Now in order to go further and improve the suggestion relevance, we need a clear definition of what a similar content is. Obviously this definition depends on the nature of the content and the application purpose. Let’s take a simple example and say that a similar content is most likely a content with a similar title. Translate that definition to the Elasticsearch query DSL and you get the following:

{query : {
        "bool": {
          "should": [{
               "more_like_this" : {
                "fields" : ["dc:title.fulltext"],
                "docs" : [{
                  "_index" : "nuxeo",
                  "_type" : "doc",
                  "_id" : id}],
                "min_term_freq" : 1,
                "min_word_length" : 5,
                "min_doc_freq" : 3,
                "boost" : 3
              }},{
              "more_like_this" : {
                "docs" : [{
                  "_index" : "nuxeo",
                  "_type" : "doc",
                  "_id" : id}]}}]}}}}

If we go back to the same picture as in the previous example, we now only get suggestions from the same picture series.
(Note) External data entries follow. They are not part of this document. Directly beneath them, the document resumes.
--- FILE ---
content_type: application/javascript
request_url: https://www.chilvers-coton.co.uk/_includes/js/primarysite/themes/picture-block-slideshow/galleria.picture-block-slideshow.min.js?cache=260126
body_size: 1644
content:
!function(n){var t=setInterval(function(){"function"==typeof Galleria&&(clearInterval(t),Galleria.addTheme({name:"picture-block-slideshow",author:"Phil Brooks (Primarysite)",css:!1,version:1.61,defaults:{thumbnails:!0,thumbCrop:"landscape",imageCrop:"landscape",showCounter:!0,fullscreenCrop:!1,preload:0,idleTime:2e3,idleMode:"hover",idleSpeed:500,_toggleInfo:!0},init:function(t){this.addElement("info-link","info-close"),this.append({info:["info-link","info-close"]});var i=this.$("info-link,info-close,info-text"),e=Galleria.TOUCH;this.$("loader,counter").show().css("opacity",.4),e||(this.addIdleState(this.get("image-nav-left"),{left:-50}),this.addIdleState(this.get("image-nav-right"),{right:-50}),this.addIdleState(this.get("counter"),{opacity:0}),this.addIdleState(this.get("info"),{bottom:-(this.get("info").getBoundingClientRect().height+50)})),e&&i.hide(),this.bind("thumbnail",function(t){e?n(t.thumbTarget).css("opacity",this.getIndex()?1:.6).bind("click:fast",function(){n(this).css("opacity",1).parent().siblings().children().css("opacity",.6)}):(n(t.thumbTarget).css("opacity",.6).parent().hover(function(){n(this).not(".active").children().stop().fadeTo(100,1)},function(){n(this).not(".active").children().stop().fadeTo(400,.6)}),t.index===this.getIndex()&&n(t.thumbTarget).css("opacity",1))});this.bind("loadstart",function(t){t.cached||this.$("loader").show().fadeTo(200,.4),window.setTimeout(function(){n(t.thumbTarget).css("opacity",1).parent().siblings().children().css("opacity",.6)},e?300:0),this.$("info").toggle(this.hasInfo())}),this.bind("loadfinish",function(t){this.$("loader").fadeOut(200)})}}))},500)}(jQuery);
Suggestions from the same picture series

{query : {
        "bool": {
          "should": [{
               "more_like_this" : {
                "fields" : ["dc:title.fulltext"],
                "docs" : [{
                  "_index" : "nuxeo",
                  "_type" : "doc",
                  "_id" : id}],
                "boost" : 2}
              },{
               "more_like_this" : {
                "fields" : ["dc:author"],
                "docs" : [{
                  "_index" : "nuxeo",
                  "_type" : "doc",
                  "_id" : id}],
                "boost" : 2}
              },{
               "more_like_this" : {
                "fields" : ["ecm:tags"],
                "docs" : [{
                  "_index" : "nuxeo",
                  "_type" : "doc",
                  "_id" : id}],
                "boost" : 2}
              },{
              "more_like_this" : {
                "docs" : [{
                  "_index" : "nuxeo",
                  "_type" : "doc",
                  "_id" : id}]}}]}}}

Until the release of the next Fast Track – Nuxeo Platform 7.3, you can try the API with a snapshot distribution. But in the end, don’t forget that what really matters in order to take advantage of this feature is your definition of “like this”.